Archaeological site in Virginia, United States

Kentland Farm Historic and Archeological District is a historic home, archaeological site, and national historic district located near Blacksburg, Montgomery County, Virginia. The district encompasses a complex of 19th century agricultural outbuildings associated with a Federal and Greek Revival style brick dwelling built 1834–1835. Located in the district are significant archaeological resources that include a complex of Late Woodland village or camp sites.

==Native American Occupation==
There is archeological evidence of a Late Woodland Period occupation on the site. "An archeological survey, conducted in 1991, confirmed that there is at least one extensive Late Woodland Period (AD 800-1600) prehistoric Indian village located on the farm. The investigation resulted in the recovery of hundreds of artifacts including weapons, stone tools and lithic debris from tool manufacture, fragments of aboriginal clay pottery, fire-cracked rocks from hearths or fireplaces, and other pieces. There is also evidence of Native American Shawnee habitation and migration in the late 1700s through Kentland Farm, Toms Creek, Virginia, and the New River (Kanawha River)."

==Kent Family==
James Randal Kent acquired the farm in the early 1800s. According to the U.S. Census just prior to the Civil War, Kent produced corn, wheat, wool, butter, hay, clover seed, oats, flax seed, plus horses, cattle, sheep and swine, and owned 123 slaves. His property holdings were twice as valuable as the next wealthiest landowner in Montgomery County.

James Kent also owned the largest number of slaves in the region. Before the Civil War, along with his daughter who owned another farm across the river, that is now the site of the Radford Arsenal, they owned 250 slaves in 1860.

===Farm Buildings===
The site today still maintains several buildings from the Kent family farm period. This includes the antebellum brick manor house, and other buildings including a mill, numerous early farm buildings, garden areas, an antebellum cemetery for the Kent family and for the slave community.

Many of the farm buildings "were constructed in the 1950s and have been retrofitted over and over again. Some have been abandoned, like two old concrete block silos that still stand on the site." Other buildings are more recently constructed, from the 1980s to the present. Some of the old barns held unexpected finds, such as an old apple cider press and early chain saws, now refurbished and used by the students.

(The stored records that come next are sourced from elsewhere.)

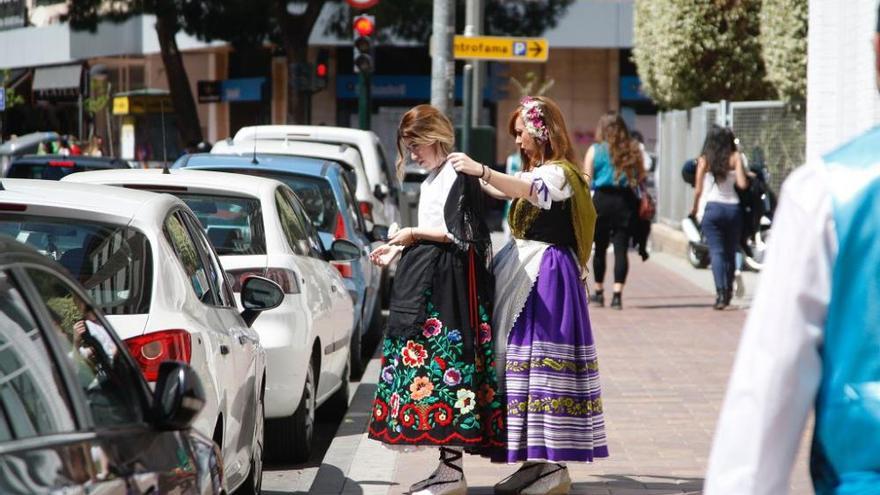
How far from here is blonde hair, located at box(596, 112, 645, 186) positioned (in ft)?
52.2

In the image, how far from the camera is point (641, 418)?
983 cm

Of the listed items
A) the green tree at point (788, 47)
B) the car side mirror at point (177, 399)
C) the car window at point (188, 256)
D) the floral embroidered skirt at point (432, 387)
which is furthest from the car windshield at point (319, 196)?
the green tree at point (788, 47)

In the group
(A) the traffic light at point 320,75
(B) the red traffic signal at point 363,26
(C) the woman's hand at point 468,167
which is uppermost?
(B) the red traffic signal at point 363,26

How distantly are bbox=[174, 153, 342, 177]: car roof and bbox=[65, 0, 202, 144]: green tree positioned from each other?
65.6 ft

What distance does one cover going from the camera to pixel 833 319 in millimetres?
2539

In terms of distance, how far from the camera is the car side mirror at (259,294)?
7.13 meters

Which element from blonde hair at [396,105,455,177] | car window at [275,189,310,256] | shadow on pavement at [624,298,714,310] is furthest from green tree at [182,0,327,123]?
blonde hair at [396,105,455,177]

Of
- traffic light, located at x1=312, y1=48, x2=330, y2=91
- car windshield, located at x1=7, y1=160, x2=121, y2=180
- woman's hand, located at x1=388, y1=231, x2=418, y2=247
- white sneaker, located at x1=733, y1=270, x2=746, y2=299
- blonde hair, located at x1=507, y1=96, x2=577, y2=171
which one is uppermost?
traffic light, located at x1=312, y1=48, x2=330, y2=91

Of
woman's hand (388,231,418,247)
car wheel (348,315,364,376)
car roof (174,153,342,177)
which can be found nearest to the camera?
woman's hand (388,231,418,247)

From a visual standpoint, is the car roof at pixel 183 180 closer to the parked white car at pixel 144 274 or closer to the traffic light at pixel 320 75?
the parked white car at pixel 144 274

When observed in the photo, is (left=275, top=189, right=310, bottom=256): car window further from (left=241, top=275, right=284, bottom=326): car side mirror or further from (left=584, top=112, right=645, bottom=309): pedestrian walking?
(left=584, top=112, right=645, bottom=309): pedestrian walking

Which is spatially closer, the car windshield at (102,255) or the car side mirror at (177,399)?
the car side mirror at (177,399)

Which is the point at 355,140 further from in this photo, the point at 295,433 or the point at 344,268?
the point at 295,433

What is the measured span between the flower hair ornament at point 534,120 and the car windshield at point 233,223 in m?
1.87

The house is considered modest today, but was built of brick to keep it cool during the summers. German stonemasons mined limestone from Brush Mountain, while slaves mined clay from nearby pits and made the bricks for the home and the six-sided smokehouse. "Other, long forgotten artisans worked on the house's interior, including a perfectly preserved and ornately carved wooden handrail on the main staircase."

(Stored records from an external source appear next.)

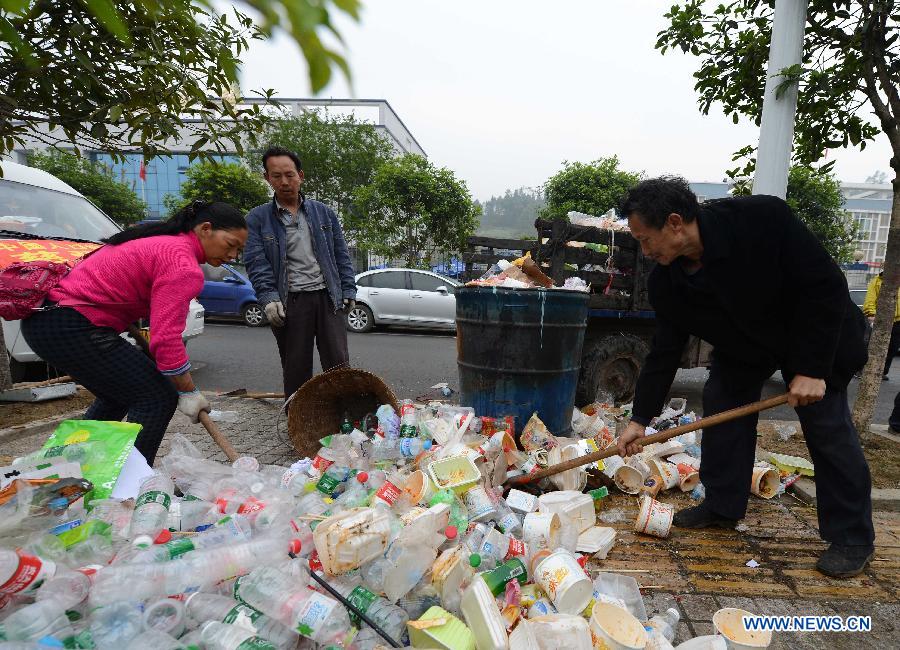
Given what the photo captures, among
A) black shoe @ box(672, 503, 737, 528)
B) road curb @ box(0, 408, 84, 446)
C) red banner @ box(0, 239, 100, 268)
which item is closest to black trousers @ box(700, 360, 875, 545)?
black shoe @ box(672, 503, 737, 528)

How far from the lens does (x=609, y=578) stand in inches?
83.7

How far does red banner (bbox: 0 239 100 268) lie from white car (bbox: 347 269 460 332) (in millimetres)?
6945

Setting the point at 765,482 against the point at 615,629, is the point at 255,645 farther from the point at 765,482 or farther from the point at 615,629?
the point at 765,482

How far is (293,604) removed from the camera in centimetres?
169

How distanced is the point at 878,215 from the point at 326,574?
284 feet

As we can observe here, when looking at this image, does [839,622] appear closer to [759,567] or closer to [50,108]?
[759,567]

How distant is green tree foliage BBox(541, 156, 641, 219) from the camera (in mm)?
21297

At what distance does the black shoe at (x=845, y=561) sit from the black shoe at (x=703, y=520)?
1.56 ft

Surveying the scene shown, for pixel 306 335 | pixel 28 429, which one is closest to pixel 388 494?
pixel 306 335

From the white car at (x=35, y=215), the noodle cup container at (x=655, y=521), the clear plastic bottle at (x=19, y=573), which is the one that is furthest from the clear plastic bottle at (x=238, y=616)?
the white car at (x=35, y=215)

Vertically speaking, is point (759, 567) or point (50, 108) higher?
point (50, 108)

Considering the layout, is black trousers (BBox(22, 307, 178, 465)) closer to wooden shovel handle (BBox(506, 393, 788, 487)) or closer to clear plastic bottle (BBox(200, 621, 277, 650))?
clear plastic bottle (BBox(200, 621, 277, 650))

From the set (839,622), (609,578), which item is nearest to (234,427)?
(609,578)

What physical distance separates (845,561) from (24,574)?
325 cm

The manor house was built in 1834-35 as a two-story, five-bay, Flemish bond brick I house, extended two story ell, stone foundation, metal-sheathed gable roof, Federal and Greek revival interior and exterior detailing, and adjacent cistern, two-story kitchen, and hexagonal brick meat house (Patricia Givens Johnson, 1995).

==Virginia Tech==
Virginia Tech acquired the 1,785 acre Kentland Farm in a controversial land swap on December 31, 1986. The acquisition expanded the college farm to over 3,000 acres. The farm was purchased for the support of teaching, research, and extension programs in the Virginia Tech College of Agriculture and Life Sciences.

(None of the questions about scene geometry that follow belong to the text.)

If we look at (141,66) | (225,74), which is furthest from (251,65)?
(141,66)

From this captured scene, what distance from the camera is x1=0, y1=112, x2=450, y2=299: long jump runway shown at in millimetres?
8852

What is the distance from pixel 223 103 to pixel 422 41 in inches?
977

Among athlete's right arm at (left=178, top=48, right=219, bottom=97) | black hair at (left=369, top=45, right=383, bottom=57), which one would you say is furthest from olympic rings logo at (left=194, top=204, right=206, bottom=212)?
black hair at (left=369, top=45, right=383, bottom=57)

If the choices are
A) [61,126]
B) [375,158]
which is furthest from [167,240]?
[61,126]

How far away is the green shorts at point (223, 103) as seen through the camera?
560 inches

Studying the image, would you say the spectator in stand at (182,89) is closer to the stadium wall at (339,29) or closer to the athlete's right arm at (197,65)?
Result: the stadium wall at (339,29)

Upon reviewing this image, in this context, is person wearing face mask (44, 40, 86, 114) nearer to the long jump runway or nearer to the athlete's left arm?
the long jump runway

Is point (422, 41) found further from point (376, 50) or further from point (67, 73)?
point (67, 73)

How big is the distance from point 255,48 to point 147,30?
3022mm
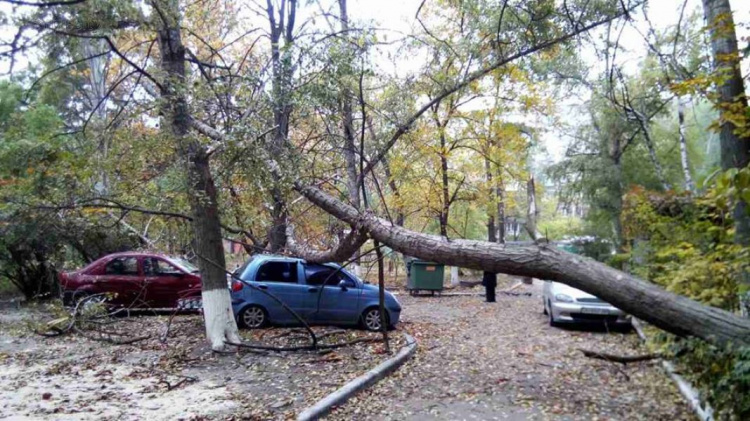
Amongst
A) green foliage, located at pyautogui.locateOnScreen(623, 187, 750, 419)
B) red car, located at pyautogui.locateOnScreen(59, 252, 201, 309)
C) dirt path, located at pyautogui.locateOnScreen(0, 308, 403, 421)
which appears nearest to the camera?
green foliage, located at pyautogui.locateOnScreen(623, 187, 750, 419)

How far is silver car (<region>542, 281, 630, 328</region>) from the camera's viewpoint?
10539 mm

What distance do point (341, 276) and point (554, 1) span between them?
6.34m

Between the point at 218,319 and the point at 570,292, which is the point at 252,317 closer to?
the point at 218,319

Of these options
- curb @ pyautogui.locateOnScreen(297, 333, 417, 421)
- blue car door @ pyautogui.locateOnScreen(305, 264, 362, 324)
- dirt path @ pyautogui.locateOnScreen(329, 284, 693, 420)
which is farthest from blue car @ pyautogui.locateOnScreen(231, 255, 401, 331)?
curb @ pyautogui.locateOnScreen(297, 333, 417, 421)

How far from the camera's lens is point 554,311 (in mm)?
11062

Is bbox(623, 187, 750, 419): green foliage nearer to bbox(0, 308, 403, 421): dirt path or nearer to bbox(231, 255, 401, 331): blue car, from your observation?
bbox(0, 308, 403, 421): dirt path

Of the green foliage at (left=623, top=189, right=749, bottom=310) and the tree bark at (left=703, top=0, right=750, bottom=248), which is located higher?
the tree bark at (left=703, top=0, right=750, bottom=248)

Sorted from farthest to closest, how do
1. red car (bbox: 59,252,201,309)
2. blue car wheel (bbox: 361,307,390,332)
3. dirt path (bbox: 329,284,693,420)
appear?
red car (bbox: 59,252,201,309), blue car wheel (bbox: 361,307,390,332), dirt path (bbox: 329,284,693,420)

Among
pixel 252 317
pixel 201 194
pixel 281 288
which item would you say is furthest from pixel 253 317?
pixel 201 194

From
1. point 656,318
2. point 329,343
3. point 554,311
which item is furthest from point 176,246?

There has been some discussion about the preservation and demonstration of African American habitation on the site. This includes the location and preservation of slave cemeteries, cabins and other evidence of their use of the land.

in 2015, construction began on Virginia Tech's $14 million dairy center on Kentland Farm. Subsequently, Virginia Tech's 500-head dairy herd and production facility was relocated to the farm. Other projects at the time included improving soil characteristics on the farm.

==National Register of Historic Places==
It was listed on the National Register of Historic Places in 1991, with a boundary increase in 2006.